What is being asked: State how many lines in the listing below contain the word "there". Give only the number.

Supplied information:
= = = =
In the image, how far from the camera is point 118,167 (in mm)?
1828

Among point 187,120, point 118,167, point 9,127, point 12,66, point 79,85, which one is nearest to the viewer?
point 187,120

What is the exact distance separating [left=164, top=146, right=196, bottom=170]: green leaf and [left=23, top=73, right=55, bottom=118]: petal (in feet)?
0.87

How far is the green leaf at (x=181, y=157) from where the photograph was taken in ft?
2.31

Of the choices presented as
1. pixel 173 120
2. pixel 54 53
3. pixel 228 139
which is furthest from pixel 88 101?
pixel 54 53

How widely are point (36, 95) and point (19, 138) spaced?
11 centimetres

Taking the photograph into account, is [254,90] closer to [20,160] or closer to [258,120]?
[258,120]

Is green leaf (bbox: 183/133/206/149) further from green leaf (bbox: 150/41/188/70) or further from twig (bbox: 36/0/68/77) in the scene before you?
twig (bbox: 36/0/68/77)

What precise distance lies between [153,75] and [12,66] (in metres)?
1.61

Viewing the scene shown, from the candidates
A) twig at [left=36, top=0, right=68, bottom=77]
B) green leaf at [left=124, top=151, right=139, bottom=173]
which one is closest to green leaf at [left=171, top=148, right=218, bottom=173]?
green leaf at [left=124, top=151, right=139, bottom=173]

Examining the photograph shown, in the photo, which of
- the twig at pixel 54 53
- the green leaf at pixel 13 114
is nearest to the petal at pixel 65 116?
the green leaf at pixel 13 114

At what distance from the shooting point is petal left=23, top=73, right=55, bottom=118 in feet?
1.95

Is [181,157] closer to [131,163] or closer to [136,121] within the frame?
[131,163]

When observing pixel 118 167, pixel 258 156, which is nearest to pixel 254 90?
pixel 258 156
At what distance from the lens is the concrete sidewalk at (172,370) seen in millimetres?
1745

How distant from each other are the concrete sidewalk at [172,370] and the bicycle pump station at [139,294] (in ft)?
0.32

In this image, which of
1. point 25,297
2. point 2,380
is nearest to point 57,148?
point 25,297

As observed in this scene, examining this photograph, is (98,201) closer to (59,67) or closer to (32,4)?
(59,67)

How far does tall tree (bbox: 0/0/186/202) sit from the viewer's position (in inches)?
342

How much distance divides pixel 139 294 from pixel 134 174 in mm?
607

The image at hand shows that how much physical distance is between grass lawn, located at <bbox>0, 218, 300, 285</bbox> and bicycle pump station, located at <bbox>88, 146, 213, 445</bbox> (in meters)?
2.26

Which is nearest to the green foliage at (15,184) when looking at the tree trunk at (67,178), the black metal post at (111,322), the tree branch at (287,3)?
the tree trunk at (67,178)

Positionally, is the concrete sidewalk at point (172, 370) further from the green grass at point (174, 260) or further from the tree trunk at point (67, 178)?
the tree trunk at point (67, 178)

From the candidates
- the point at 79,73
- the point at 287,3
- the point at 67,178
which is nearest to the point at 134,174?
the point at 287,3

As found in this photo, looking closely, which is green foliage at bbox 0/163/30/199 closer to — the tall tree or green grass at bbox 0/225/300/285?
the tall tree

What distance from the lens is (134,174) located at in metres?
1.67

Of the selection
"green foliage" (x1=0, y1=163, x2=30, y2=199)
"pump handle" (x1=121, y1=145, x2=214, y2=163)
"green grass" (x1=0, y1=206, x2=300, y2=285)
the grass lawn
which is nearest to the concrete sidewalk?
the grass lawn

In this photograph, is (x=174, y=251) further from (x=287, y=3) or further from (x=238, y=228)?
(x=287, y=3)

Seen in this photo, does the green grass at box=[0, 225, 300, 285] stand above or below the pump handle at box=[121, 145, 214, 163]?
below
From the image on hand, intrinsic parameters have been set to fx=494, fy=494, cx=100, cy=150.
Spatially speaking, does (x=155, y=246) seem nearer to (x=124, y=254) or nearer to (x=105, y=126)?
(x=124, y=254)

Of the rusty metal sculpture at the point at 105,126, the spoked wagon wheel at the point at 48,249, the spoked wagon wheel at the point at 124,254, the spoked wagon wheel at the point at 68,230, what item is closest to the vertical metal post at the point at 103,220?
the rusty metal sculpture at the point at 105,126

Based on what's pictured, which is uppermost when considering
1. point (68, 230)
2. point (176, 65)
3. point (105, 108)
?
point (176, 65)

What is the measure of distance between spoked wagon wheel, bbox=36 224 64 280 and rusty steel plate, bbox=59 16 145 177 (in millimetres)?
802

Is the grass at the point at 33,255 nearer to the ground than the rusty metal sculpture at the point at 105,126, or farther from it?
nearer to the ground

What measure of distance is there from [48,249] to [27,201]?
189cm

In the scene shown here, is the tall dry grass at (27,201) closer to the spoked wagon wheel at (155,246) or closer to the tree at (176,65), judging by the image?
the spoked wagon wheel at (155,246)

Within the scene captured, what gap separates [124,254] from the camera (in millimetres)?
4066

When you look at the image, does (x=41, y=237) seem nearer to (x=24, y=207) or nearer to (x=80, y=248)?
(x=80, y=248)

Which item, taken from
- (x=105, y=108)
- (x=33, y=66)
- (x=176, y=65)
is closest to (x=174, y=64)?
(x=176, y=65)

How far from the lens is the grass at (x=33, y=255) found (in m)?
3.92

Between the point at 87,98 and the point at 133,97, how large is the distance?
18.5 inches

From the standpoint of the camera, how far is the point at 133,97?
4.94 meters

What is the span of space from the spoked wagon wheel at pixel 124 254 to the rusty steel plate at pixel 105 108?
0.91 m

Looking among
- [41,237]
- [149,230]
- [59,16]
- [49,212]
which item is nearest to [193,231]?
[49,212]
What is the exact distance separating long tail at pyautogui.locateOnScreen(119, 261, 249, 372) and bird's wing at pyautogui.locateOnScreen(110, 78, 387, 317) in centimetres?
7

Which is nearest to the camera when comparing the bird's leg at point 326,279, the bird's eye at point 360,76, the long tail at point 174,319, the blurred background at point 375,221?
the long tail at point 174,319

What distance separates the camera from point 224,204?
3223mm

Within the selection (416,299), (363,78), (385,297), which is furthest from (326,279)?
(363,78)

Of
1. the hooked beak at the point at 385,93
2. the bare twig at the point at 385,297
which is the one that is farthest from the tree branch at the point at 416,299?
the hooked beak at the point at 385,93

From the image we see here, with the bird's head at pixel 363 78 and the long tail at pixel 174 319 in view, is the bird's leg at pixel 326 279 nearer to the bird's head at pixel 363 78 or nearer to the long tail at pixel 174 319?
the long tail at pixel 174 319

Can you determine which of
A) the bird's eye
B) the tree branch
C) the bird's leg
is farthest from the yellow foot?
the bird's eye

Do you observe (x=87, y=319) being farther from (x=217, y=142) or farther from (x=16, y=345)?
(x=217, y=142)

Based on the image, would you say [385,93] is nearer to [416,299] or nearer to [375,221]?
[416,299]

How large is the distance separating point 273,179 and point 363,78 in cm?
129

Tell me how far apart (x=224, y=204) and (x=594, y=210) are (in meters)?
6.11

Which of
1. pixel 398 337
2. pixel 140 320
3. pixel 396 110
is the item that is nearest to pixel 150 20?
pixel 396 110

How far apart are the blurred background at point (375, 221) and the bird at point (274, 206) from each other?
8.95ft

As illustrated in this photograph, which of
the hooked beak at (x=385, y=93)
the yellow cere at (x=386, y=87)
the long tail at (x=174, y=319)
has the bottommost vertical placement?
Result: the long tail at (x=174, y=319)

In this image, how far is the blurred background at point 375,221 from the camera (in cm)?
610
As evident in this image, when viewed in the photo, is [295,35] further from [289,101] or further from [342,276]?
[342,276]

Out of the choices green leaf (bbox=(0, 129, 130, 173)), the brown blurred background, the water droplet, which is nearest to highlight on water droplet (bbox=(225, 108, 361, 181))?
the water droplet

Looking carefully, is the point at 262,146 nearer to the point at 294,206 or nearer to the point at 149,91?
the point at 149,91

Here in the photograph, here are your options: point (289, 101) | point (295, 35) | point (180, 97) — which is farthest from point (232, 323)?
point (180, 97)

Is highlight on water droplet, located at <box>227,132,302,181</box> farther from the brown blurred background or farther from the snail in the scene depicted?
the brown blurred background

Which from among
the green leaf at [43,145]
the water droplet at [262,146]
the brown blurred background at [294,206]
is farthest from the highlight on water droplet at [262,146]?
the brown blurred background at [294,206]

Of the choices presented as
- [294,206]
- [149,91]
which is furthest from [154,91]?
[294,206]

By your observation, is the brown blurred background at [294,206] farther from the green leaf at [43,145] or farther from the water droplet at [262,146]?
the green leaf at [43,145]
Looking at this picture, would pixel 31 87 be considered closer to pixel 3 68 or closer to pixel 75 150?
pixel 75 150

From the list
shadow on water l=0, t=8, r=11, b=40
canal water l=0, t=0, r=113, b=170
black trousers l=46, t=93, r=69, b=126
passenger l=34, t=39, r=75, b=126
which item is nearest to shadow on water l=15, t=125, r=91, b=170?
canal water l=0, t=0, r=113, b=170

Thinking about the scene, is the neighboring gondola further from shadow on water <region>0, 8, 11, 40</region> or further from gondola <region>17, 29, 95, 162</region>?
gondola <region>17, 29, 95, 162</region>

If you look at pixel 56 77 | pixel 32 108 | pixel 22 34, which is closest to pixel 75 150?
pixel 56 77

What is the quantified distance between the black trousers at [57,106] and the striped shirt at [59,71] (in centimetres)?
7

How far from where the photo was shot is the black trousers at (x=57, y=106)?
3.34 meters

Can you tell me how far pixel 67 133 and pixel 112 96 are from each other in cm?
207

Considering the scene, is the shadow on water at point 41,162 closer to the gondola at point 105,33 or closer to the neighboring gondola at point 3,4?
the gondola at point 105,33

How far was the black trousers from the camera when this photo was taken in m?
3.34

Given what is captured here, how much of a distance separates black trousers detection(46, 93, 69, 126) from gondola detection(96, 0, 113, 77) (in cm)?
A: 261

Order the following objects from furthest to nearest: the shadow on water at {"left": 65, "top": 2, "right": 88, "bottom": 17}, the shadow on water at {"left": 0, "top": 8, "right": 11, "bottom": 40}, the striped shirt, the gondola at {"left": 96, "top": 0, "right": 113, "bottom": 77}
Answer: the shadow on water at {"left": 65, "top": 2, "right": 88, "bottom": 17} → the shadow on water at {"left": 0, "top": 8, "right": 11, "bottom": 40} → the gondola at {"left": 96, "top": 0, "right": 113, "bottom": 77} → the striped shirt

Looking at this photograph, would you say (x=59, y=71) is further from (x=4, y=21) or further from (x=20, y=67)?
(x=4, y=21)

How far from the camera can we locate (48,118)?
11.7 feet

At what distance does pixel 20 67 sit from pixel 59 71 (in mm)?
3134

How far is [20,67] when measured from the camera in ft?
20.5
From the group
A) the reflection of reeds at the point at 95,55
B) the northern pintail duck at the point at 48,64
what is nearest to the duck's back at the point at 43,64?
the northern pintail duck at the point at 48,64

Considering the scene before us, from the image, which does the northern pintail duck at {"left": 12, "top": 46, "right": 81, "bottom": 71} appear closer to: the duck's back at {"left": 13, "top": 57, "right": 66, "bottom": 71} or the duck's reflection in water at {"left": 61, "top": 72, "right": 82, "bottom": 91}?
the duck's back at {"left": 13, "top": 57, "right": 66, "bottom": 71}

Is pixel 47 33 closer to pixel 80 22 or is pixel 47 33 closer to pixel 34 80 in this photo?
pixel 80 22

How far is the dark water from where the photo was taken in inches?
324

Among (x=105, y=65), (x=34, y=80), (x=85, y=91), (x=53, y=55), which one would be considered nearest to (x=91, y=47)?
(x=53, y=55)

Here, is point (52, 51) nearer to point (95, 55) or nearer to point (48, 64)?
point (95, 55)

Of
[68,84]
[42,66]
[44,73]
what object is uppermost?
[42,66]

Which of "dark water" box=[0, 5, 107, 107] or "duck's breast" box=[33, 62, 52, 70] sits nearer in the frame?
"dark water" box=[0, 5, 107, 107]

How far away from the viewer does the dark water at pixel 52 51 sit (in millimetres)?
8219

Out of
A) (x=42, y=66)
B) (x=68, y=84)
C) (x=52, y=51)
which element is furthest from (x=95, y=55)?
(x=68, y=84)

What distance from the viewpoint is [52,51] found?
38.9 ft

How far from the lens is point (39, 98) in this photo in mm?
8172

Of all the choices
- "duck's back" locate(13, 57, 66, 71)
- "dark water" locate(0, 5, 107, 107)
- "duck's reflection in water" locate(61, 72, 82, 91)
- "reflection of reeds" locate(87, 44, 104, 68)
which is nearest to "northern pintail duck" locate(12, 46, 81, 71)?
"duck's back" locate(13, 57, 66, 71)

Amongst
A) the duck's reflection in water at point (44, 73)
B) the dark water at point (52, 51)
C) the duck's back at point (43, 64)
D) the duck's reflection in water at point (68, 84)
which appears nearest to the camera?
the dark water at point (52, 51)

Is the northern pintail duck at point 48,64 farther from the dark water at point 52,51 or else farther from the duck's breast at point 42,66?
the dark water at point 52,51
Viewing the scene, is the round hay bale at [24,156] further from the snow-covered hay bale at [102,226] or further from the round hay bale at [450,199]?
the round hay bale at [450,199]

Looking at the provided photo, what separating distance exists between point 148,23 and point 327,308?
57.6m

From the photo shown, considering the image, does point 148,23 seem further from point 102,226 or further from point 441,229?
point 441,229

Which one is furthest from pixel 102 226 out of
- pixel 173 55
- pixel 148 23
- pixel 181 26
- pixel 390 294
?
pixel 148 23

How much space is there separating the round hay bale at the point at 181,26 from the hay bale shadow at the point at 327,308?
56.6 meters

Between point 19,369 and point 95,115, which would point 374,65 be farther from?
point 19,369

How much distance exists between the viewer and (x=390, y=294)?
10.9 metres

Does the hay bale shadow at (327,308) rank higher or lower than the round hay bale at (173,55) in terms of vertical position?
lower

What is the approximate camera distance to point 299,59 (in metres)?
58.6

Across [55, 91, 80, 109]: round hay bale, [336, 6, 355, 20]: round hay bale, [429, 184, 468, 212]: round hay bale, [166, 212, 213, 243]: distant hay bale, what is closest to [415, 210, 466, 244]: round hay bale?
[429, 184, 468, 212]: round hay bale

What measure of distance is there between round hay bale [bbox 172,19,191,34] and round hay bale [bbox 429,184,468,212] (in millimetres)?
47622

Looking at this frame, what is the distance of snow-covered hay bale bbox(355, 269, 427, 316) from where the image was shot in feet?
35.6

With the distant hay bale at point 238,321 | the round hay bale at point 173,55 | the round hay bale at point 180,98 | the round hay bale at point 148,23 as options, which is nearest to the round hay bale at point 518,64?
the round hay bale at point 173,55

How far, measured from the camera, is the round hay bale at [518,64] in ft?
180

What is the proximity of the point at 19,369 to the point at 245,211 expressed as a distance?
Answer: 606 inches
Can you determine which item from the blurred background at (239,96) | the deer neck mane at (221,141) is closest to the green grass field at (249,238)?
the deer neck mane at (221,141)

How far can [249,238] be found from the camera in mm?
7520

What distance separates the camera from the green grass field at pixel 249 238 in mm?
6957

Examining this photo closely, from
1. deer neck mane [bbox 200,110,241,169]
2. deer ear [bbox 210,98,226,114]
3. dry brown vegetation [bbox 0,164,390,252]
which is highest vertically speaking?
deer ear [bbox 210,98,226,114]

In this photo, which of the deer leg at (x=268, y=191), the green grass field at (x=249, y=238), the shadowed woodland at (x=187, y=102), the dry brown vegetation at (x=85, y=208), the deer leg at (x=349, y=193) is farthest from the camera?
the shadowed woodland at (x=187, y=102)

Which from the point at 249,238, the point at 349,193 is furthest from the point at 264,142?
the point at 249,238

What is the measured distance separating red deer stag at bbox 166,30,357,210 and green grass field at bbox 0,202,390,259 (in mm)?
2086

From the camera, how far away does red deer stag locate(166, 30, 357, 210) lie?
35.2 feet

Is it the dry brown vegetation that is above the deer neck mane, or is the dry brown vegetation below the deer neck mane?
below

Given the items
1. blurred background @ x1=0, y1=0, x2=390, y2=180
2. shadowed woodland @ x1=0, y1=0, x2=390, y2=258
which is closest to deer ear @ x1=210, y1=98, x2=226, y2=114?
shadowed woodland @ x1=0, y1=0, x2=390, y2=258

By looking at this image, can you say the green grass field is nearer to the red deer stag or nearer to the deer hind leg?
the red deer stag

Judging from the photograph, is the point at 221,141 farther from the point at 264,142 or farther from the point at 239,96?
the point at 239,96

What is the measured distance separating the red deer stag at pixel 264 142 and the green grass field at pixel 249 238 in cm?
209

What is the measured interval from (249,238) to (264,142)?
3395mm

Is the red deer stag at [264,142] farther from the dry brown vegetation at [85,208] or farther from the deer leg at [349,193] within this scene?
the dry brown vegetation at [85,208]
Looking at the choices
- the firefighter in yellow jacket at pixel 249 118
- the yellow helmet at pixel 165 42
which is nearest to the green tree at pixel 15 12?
= = = =
The solution: 3